Colorado legislators will have the opportunity to slow an ongoing environmental crisis in the current session with the pending introduction of a bill to restrict consumer sale and use of certain systemic pesticides that have been shown to take a heavy toll on honeybees and other pollinators.
Billed as the Pollinator Protection Act, and primed for introduction at the Legislature possibly later this week, the measure would restrict consumer sale and use of certain neonicotinoids and Sulfoxaflor, taking them off the shelves of local nurseries and large retail stores.
It would mandate the Colorado Department of Agriculture to put neonicotinoids and Sulfoxaflor on the state’s Restricted Use Pesticide List, after conducting its standard review process.
The bill in the house is being cosponsored by state Reps. Sonya Jaquez Lewis, D-Boulder County, and Cathy Kipp, D-Fort Collins.
“We have to do something to save the bees, because if we don’t have bees, we don’t have food,” Jaquez Lewis said. “I also come from a ranching farming family background in southern Colorado, and if we don’t have pollinators, then we don’t have the crops that basically feed us. And that’s why I stepped up on this bill.”
The bill exempts licensed applicators including landscapers and other commercial users, and “private applicators,” such as farmers.
Jaquez Lewis acknowledged the bill is not as far reaching as perhaps some might wish.
“It‘s a great first step,” she said. “We can control some of the consumer use, which does contribute (to compromising pollinator health), and I think that if you look at the other states that are running similar bills, I think the majority of them are starting with this.
“And then, we can evaluate what we need to do from there.
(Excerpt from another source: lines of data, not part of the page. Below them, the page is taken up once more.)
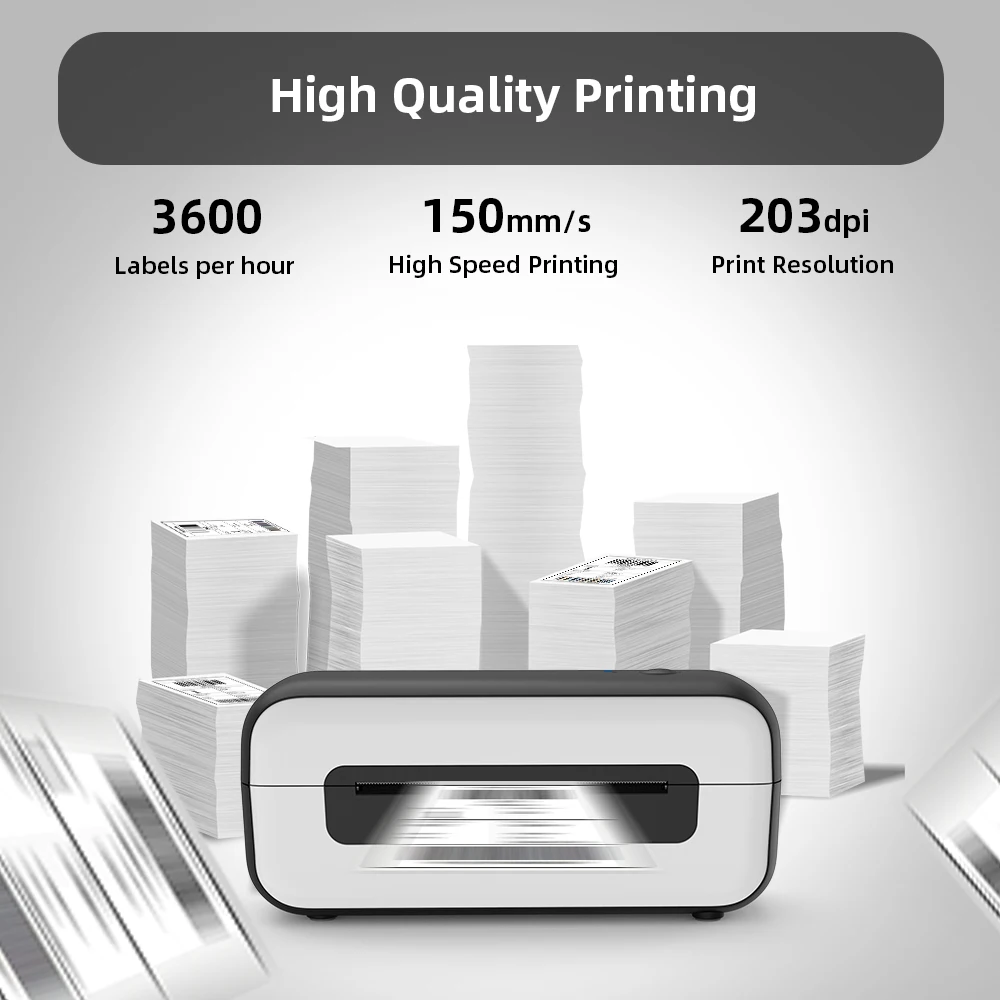 Набор термопринтеров для этикеток принтер 203 точек/дюйм 150 мм/секция фото и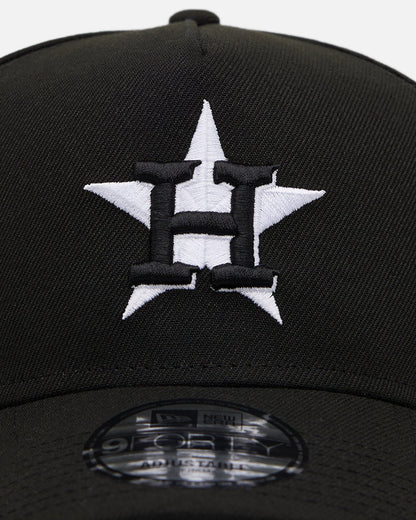 New Era Houston Astros 'Black' 9FORTY A-Frame Snapback Black/White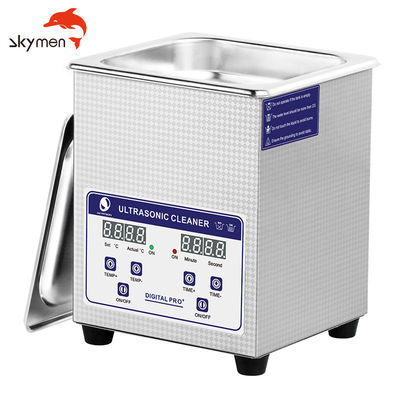 2l 60w light weight ultrasonic hand cleaner mechanical timer for contact lenses cleaning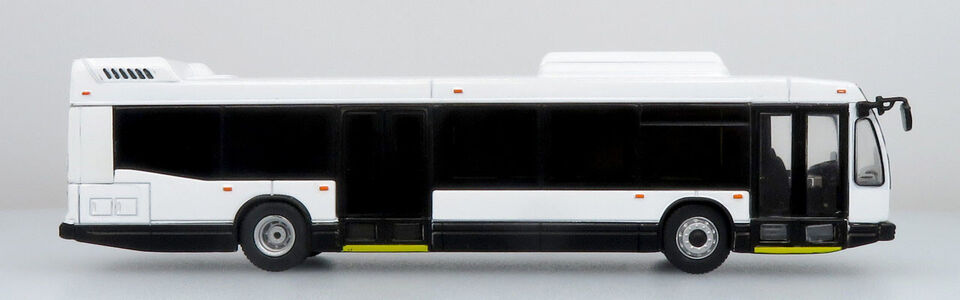 Nova LFSD Transit Bus Blank/White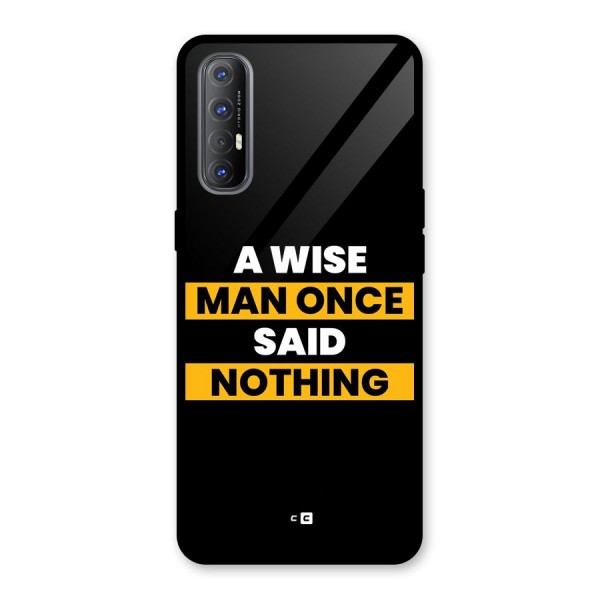 Wise Man Glass Back Case for Oppo Reno3 Pro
I think it sends a great message to all Coloradans that we need to be careful with what we’re spraying and what we’re doing with our yards, and our gardens and our public spaces.”
Kipp said the bill has another strong supporter under her own roof.
“My husband is continually trying to build bee habitat in our yard,” she said. “And I have heard about this continually from constituents in our area, that they are concerned about the decline of the bee population in Colorado. And it has bipartisan support in the senate.”
Environment Colorado, which is backing the bill, cites statistics showing Colorado boasts 946 bee species, and in a study of more than 1,400 native bee species across the country, more than half are declining. It also cited a United States Department of Agriculture report that the number of honey bee colonies in the country has dropped nearly three-fold since the 1940s, down from 6 million to about 2.5 million today.
Additionally, the nonprofit advocacy group cited a 23% colony loss for Colorado beekeepers from January to March 2018, and a 38% colony loss nationwide over the 2018-2019 season.
Adair Andre, Environment Colorado No Bees No Food advocate, also called the bill an important “first step” in turning the disturbing trend around.
“Neonics and similar pesticides harm more than just our most important pollinators. They persist and accumulate in our water and soil for years,” she said “Three other states have restricted them, and for the sake of our ecosystems and food supply, Colorado needs to get on board.”
Environment Colorado reports it has collected 22,398 petition signatures from Colorado residents calling for action to restrict the targeted pesticides. It has also gathered support so far from 32 small farmers, 60 business owners and nonprofits, and 39 beekeepers or entomologists.
Colorado would not be the first state to pass such a measure. Maryland was the pioneer on this issue, restricting the private sale of neonicotinoids in 2016, with Vermont and Connecticut then following suit. California, Oregon and Minnesota are also pursuing initiatives to protect their bee populations.
The issue has also grabbed the attention of First Gentleman Marlon Reis, who spoke at a press conference last week announcing the bill.
“Native pollinators are crucial because they provide pollination services for agricultural crops in our communities,” Reis said. “Fully 70% of the food we grow depends on these vital pollinators. I appreciate the efforts of Rep. Jaquez Lewis and Rep. Kipp to continue to elevate this important issue that is critical to our way of life.”
Colorado legislators in 2017 passed a resolution designating Interstate 76 from Denver to Nebraska as “Colorado Pollinator Highway.” Additionally, Reis’s partner, Colorado Gov. Jared Polis, signed a proclamation in 2019 recognizing the importance of pollinators, declaring a Colorado Pollinator Week.
“Stakeholder support” for the bill claimed by Environmental Colorado includes the Colorado Sierra Club, the People and Pollinators Action Network, the Inland Ocean Coalition and Boulder.
“The city banned neonicotinoids on city properties in 2015 due to concerns about the impacts on bees and other beneficial insects,” Rella Abernathy, Boulder’s applied ecological programs coordinator,” wrote in an email.
“Because these products are water soluble, they make their way into the creek system where they’ve been detected at levels that can harm aquatic insects. Many people don’t realize that neonicotinoids are in consumer products, so by removing this source, it will help to protect biodiversity and water quality.”